Action item:
Transcribe exactly the lines from the one holding "New Zealand, site" through the closing line of the entries below. Pictures stay out of the copy.
___ Data for processing ___
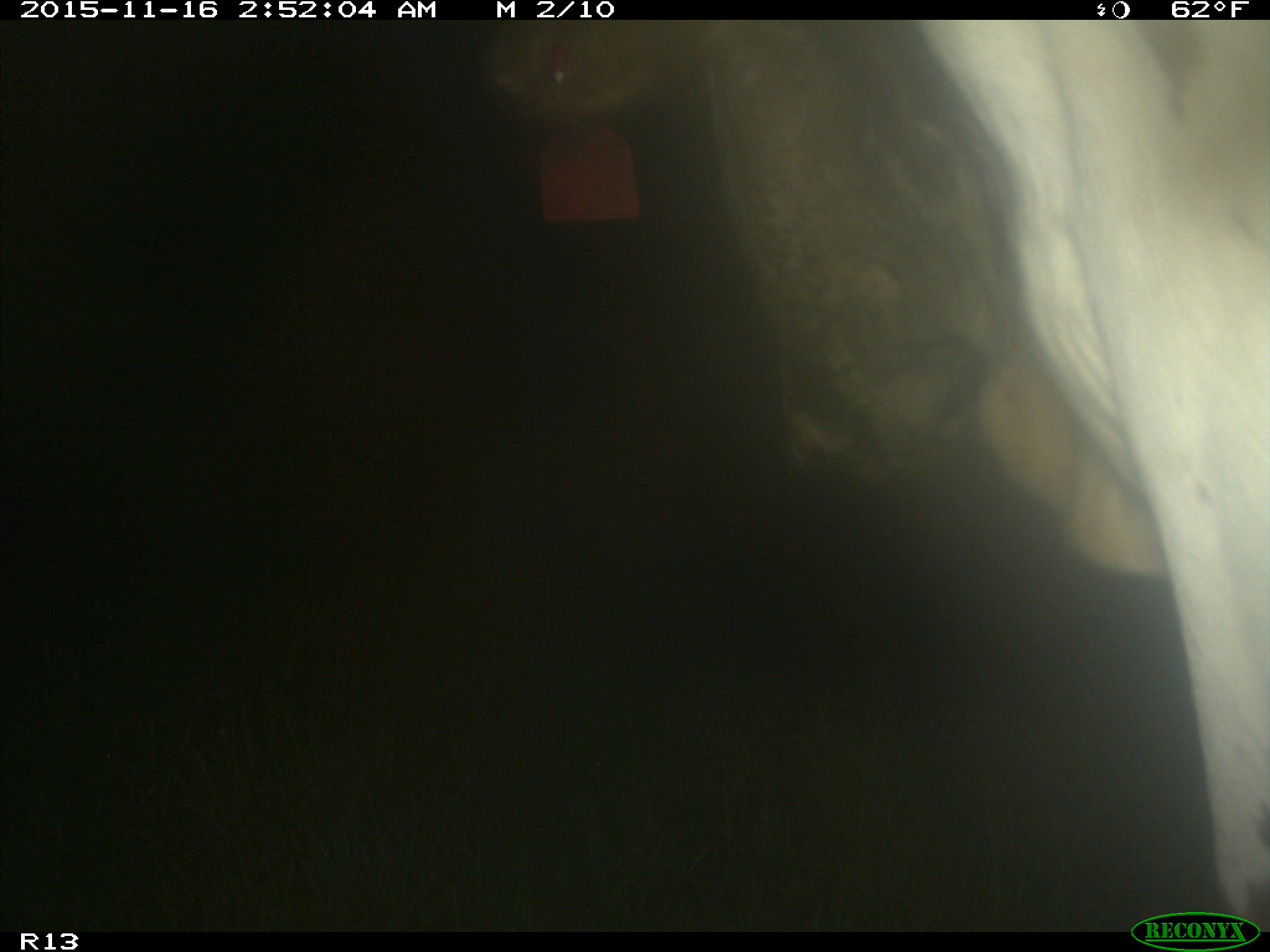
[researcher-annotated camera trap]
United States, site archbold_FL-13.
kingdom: Animalia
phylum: Chordata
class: Mammalia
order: Artiodactyla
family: Bovidae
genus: Bos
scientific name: Bos taurus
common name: domestic cow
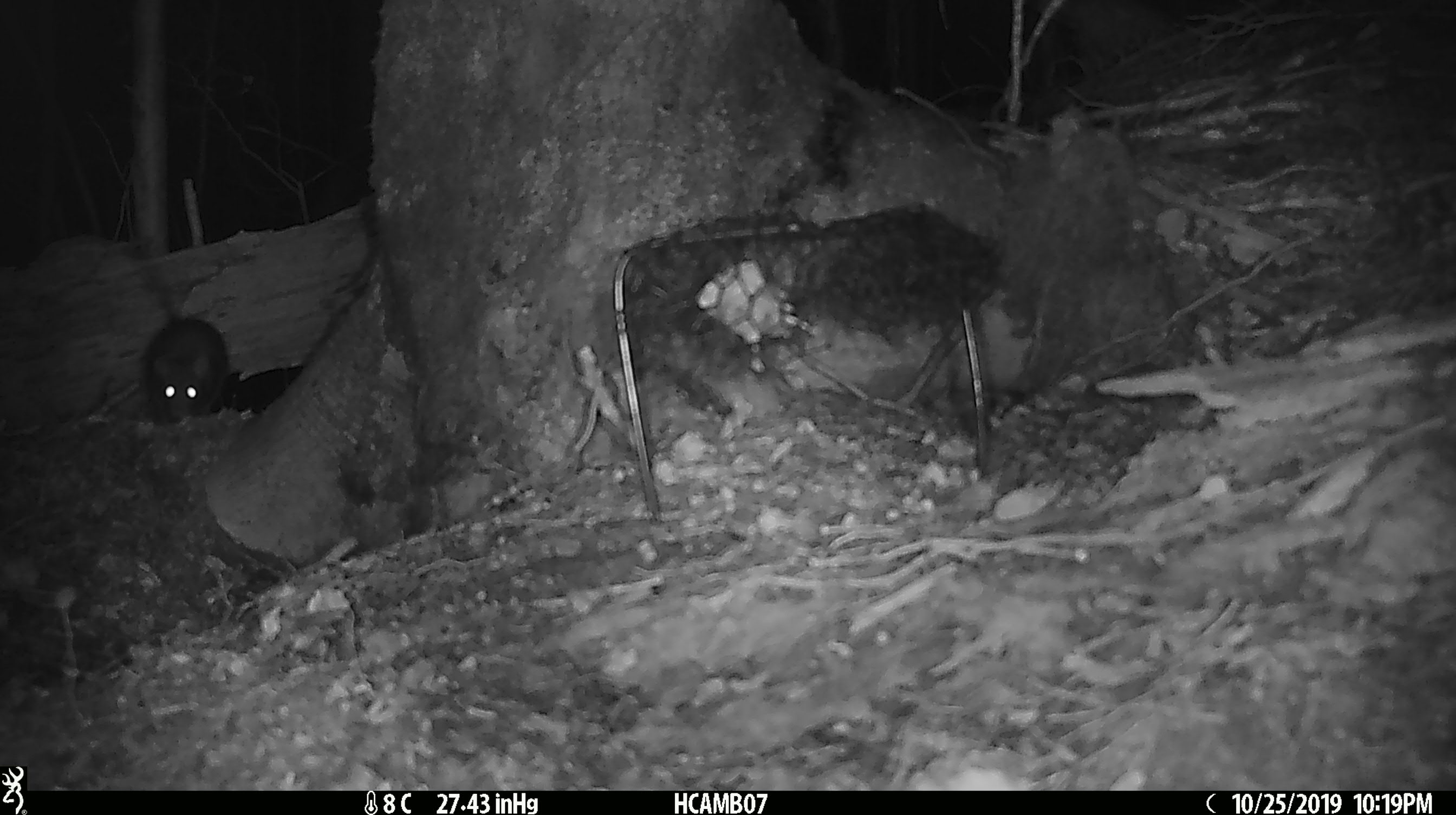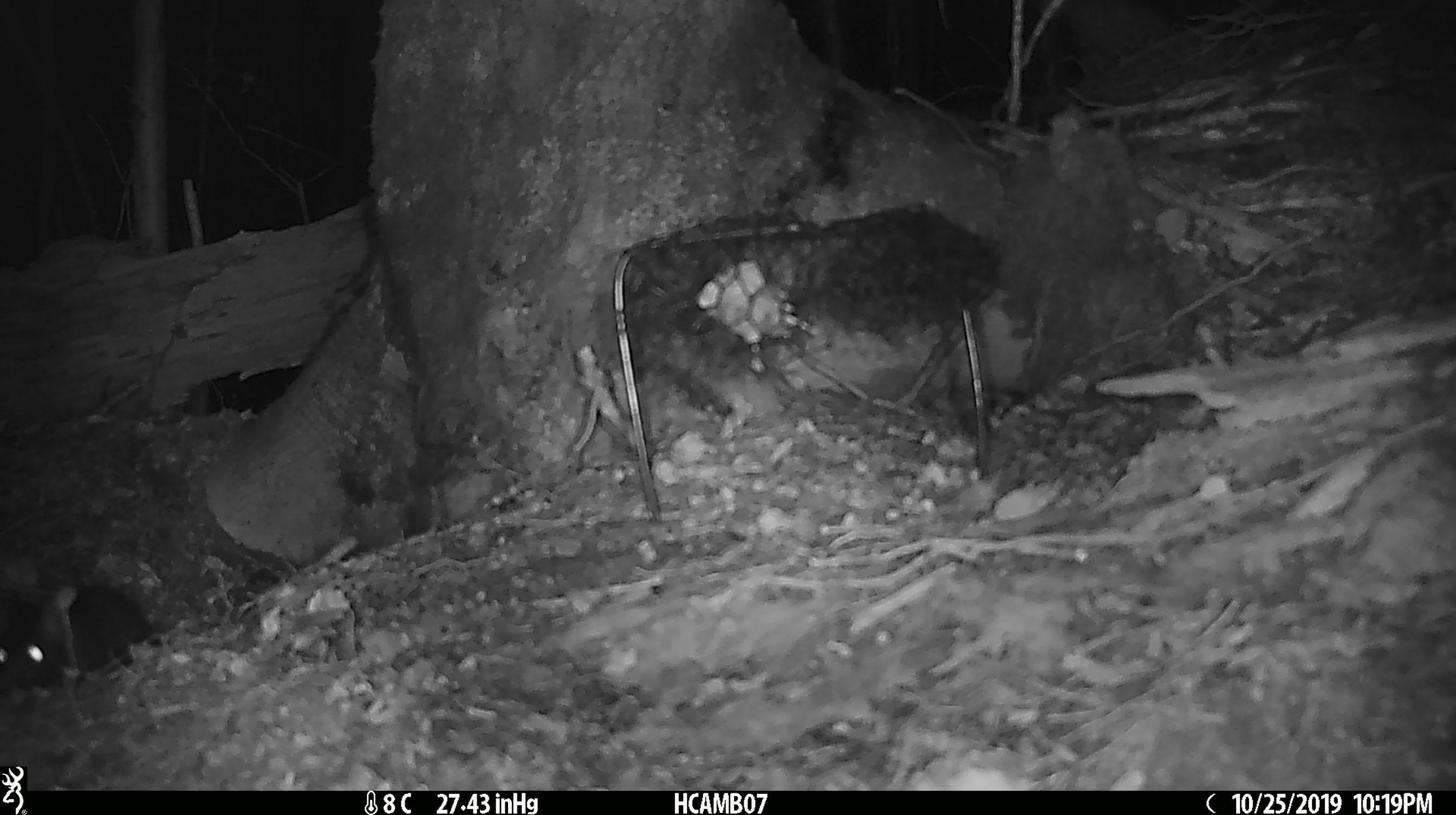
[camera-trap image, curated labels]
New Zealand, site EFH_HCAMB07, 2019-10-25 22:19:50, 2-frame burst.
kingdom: Animalia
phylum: Chordata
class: Mammalia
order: Rodentia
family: Muridae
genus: Mus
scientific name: Mus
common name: mouse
Mouse (Mus).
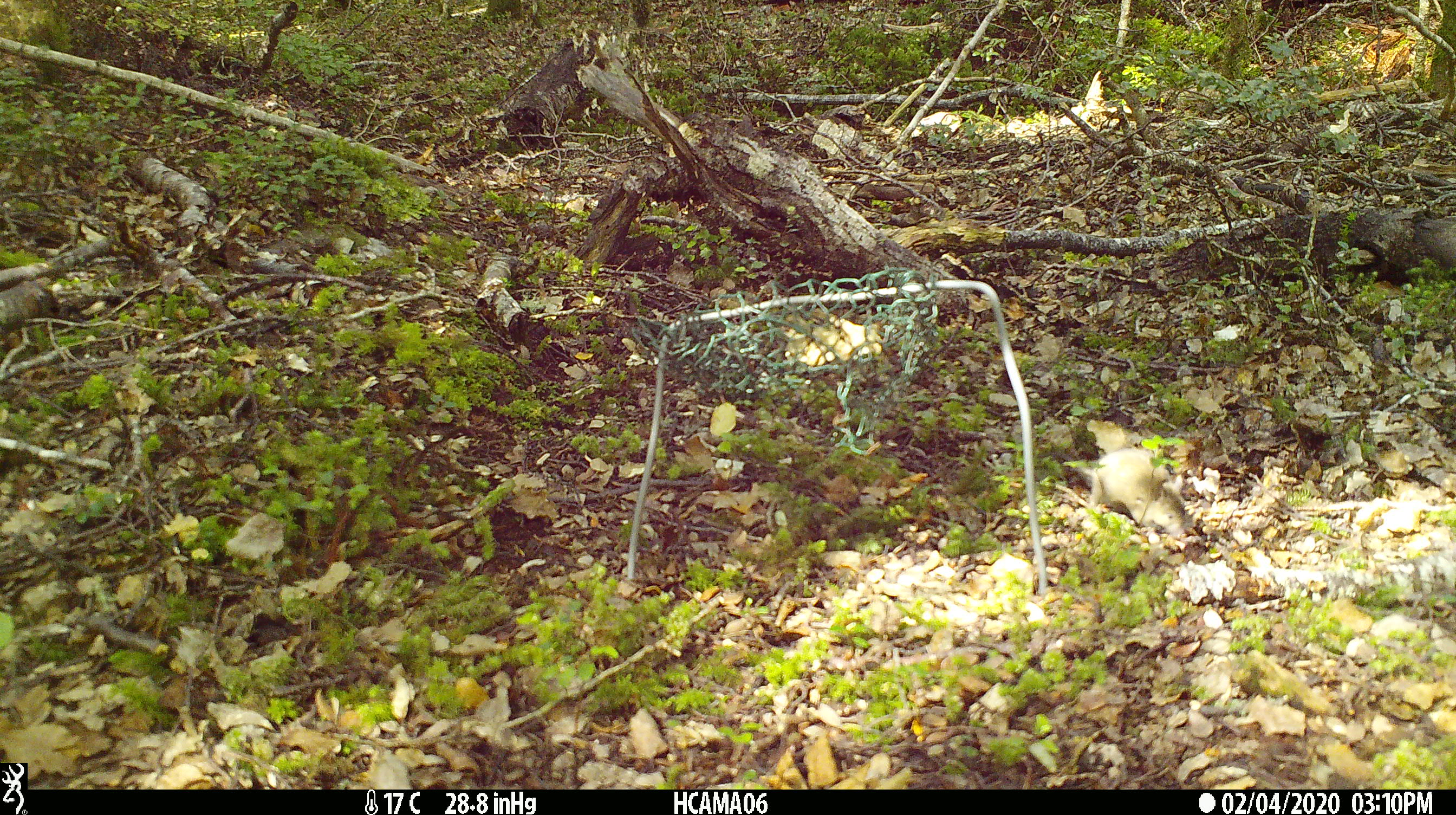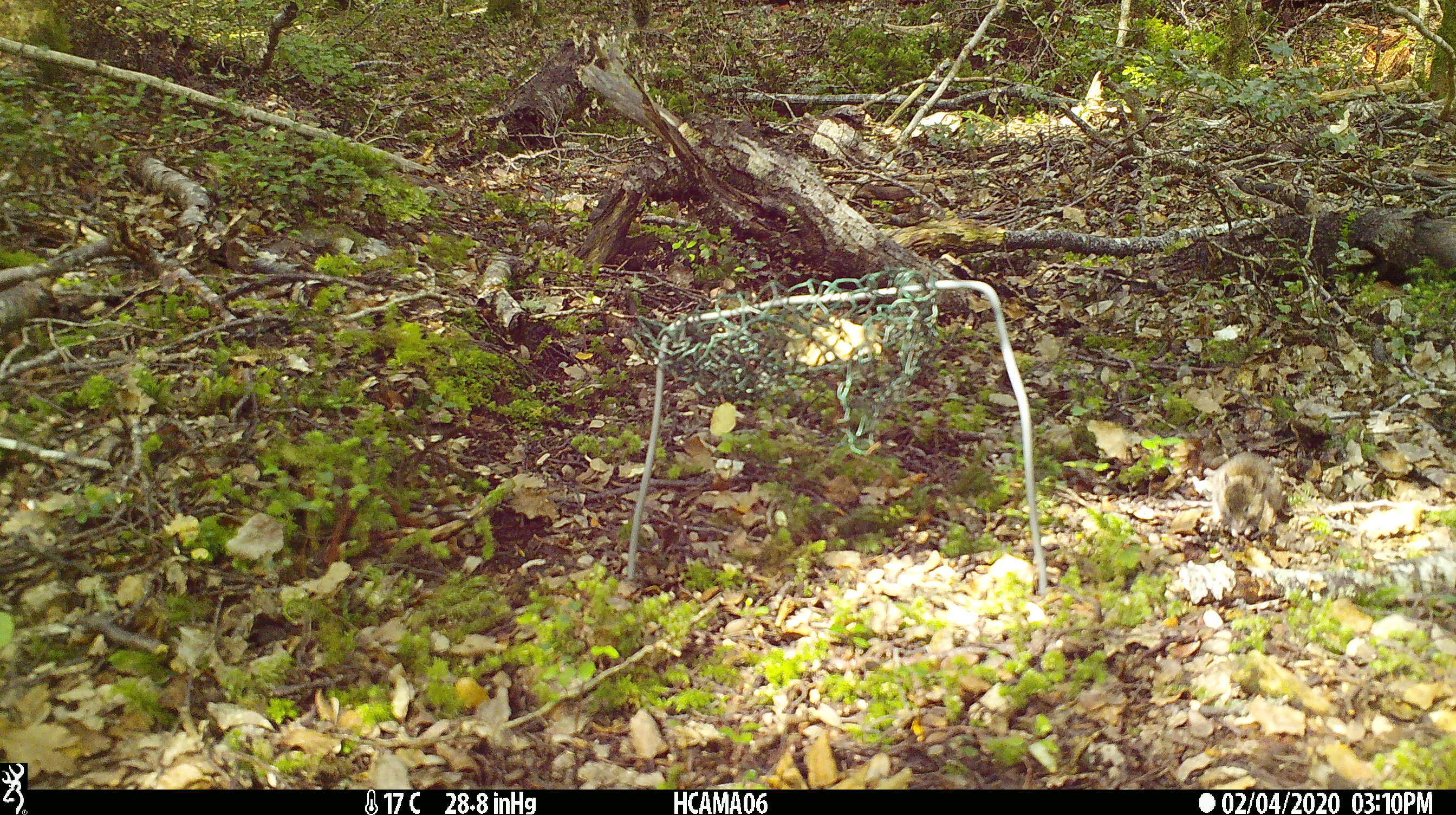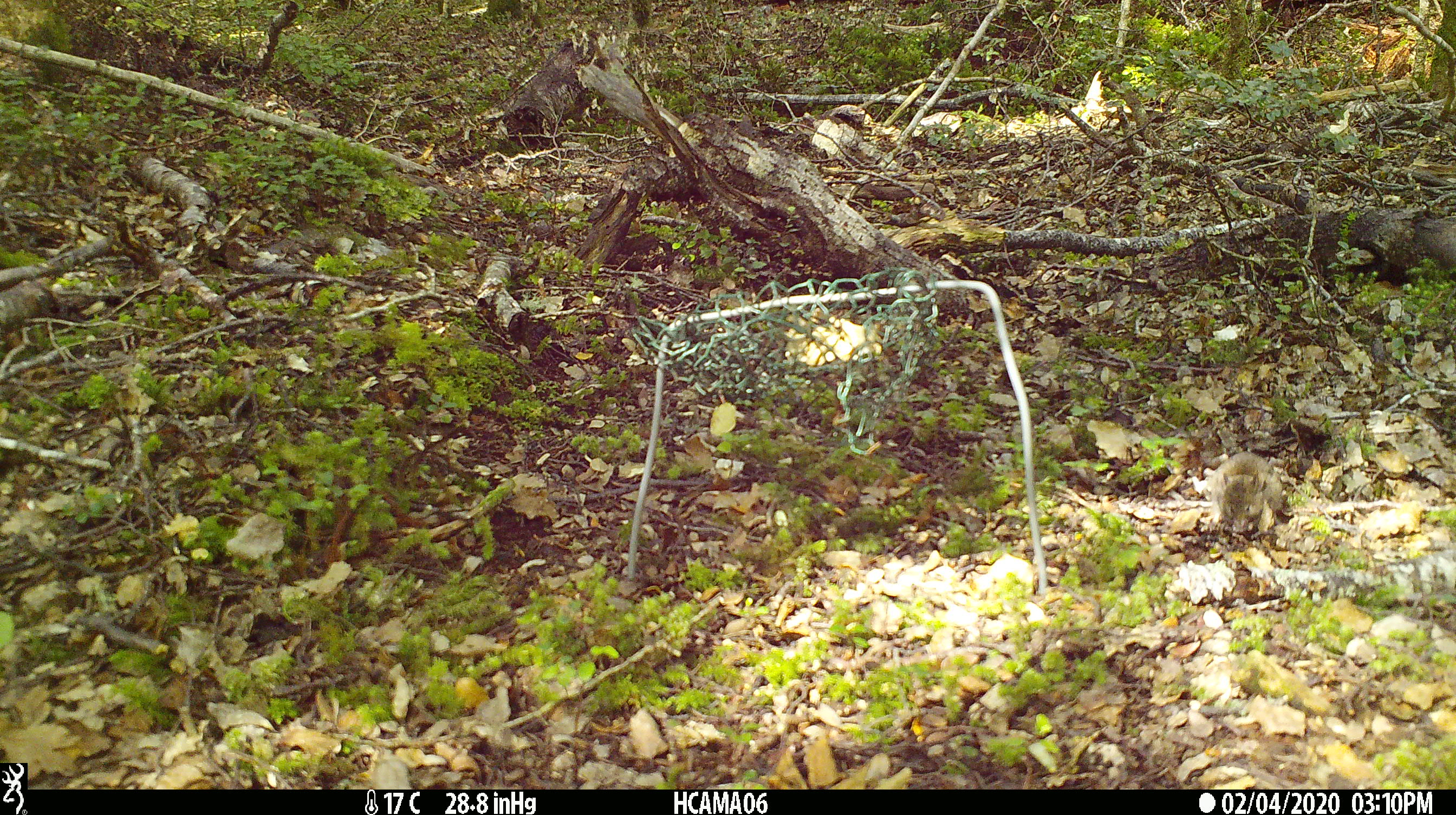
___
Your solution:
New Zealand, site EFH_HCAMB07, 2019-10-25 22:19:50, 2-frame burst.
kingdom: Animalia
phylum: Chordata
class: Mammalia
order: Rodentia
family: Muridae
genus: Mus
scientific name: Mus
common name: mouse
Mouse (Mus).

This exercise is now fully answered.